Starting with the line that contains "The picture's pixel", write out each line through the end of the listing, unchanged. Output nothing else.

· · · · ·

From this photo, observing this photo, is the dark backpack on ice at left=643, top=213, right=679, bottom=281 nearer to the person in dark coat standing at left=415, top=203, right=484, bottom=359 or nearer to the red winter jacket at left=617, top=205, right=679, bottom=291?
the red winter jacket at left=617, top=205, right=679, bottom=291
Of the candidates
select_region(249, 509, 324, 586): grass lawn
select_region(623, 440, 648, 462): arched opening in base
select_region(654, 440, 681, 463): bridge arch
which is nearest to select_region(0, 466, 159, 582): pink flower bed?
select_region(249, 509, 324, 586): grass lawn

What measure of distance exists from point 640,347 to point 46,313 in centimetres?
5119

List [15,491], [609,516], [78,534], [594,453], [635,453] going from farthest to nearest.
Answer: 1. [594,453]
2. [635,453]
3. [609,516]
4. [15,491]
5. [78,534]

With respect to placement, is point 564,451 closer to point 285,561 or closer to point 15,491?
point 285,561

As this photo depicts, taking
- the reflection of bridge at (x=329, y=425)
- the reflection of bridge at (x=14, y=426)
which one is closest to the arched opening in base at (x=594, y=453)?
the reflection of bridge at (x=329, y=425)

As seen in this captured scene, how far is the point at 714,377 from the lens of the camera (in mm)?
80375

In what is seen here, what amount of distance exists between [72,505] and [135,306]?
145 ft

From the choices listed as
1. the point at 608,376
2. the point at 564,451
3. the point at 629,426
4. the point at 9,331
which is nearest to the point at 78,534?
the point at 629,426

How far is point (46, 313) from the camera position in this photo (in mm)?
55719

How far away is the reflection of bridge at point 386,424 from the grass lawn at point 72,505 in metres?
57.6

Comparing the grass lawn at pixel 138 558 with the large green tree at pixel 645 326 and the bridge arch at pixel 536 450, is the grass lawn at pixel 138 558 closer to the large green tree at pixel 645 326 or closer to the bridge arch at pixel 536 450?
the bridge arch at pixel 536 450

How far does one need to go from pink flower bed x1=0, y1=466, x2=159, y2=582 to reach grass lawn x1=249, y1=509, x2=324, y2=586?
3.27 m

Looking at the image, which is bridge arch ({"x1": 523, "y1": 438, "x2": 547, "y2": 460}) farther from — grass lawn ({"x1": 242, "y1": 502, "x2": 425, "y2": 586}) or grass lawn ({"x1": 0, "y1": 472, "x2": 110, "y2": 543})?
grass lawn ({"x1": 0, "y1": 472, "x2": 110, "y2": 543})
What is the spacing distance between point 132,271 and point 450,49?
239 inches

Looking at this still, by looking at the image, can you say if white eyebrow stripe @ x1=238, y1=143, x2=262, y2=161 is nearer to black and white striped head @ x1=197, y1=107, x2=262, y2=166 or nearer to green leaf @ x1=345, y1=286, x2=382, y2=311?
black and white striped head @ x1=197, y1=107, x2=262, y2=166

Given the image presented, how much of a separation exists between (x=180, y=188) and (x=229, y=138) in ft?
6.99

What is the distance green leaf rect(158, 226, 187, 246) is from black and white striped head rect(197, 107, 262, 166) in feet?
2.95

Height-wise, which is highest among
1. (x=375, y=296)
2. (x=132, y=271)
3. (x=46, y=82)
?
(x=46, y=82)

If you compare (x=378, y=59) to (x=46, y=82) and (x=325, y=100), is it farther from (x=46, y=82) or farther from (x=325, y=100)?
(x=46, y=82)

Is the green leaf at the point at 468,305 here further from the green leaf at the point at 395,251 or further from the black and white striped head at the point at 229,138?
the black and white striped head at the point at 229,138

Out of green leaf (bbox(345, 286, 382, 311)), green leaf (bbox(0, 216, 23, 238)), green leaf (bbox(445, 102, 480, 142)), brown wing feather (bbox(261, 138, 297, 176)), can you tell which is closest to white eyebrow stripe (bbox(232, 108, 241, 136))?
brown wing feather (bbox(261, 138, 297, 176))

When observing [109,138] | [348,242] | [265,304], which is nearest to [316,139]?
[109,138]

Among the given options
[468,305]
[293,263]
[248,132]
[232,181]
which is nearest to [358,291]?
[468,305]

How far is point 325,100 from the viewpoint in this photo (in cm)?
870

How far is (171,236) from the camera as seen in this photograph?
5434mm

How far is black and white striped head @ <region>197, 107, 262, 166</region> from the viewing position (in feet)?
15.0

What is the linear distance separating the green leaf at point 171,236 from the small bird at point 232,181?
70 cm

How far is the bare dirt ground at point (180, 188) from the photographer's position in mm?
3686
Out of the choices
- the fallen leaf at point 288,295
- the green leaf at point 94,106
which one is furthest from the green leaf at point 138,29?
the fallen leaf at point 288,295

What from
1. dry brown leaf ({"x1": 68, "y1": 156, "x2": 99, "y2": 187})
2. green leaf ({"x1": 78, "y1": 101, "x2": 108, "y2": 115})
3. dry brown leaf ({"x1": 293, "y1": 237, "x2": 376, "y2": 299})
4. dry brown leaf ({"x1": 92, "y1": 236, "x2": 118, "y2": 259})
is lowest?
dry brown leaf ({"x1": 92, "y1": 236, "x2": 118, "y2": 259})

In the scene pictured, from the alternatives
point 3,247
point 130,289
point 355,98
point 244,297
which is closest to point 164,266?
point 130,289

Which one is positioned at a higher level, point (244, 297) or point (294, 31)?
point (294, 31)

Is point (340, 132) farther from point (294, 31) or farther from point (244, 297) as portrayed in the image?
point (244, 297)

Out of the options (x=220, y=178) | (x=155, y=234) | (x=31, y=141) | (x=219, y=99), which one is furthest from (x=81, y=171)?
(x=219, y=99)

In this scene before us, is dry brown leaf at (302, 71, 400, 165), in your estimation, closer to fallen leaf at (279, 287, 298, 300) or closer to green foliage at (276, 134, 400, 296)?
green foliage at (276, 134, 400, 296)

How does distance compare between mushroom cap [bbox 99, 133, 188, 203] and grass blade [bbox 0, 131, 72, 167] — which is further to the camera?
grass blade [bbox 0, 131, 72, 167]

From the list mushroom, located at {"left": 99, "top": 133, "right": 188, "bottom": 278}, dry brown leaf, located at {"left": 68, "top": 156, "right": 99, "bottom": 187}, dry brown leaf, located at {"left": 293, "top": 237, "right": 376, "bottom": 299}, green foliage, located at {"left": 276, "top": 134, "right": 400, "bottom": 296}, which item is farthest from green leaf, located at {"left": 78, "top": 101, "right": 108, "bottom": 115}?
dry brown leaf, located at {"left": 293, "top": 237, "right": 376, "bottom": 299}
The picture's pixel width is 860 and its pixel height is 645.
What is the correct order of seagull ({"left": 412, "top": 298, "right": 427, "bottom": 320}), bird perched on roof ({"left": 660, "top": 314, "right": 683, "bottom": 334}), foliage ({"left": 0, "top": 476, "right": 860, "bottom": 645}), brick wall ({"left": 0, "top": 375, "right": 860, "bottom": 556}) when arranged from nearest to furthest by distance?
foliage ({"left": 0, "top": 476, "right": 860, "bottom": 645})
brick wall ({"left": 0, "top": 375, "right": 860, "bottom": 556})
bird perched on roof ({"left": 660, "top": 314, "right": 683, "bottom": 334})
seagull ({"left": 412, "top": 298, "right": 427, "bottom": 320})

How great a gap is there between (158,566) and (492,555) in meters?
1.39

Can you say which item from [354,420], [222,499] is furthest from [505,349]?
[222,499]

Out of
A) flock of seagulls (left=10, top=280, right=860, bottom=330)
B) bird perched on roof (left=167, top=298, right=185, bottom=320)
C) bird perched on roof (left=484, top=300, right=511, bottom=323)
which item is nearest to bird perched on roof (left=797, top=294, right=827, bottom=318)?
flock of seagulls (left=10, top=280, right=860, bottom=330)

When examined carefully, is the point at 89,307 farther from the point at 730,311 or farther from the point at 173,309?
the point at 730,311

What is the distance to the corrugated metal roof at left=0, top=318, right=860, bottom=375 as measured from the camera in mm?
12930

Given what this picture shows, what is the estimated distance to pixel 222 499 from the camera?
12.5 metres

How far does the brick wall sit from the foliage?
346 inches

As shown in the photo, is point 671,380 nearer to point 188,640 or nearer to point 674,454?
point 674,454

· · · · ·

— Output for this exercise —
The picture's pixel width is 860 and its pixel height is 645.
What is the correct order of seagull ({"left": 412, "top": 298, "right": 427, "bottom": 320}), bird perched on roof ({"left": 660, "top": 314, "right": 683, "bottom": 334}), foliage ({"left": 0, "top": 476, "right": 860, "bottom": 645}), brick wall ({"left": 0, "top": 375, "right": 860, "bottom": 556}) when arranged from nearest to furthest by distance?
foliage ({"left": 0, "top": 476, "right": 860, "bottom": 645})
brick wall ({"left": 0, "top": 375, "right": 860, "bottom": 556})
bird perched on roof ({"left": 660, "top": 314, "right": 683, "bottom": 334})
seagull ({"left": 412, "top": 298, "right": 427, "bottom": 320})

How great a gap is there between (158,566) and (492,555) in meters?
1.39

Can you say which item from [354,420], [222,499] is furthest from [505,349]?
[222,499]

Out of
A) flock of seagulls (left=10, top=280, right=860, bottom=330)
B) bird perched on roof (left=167, top=298, right=185, bottom=320)
C) bird perched on roof (left=484, top=300, right=511, bottom=323)
which item is nearest to bird perched on roof (left=797, top=294, right=827, bottom=318)?
flock of seagulls (left=10, top=280, right=860, bottom=330)

When examined carefully, is the point at 89,307 farther from the point at 730,311 or farther from the point at 173,309?
the point at 730,311

What is the distance to the corrugated metal roof at left=0, top=318, right=860, bottom=375 as measured from the camera in mm?
12930

Given what this picture shows, what is the estimated distance to pixel 222 499 from the camera?
12.5 metres

How far does the brick wall sit from the foliage?
346 inches

As shown in the photo, is point 671,380 nearer to point 188,640 or nearer to point 674,454?
point 674,454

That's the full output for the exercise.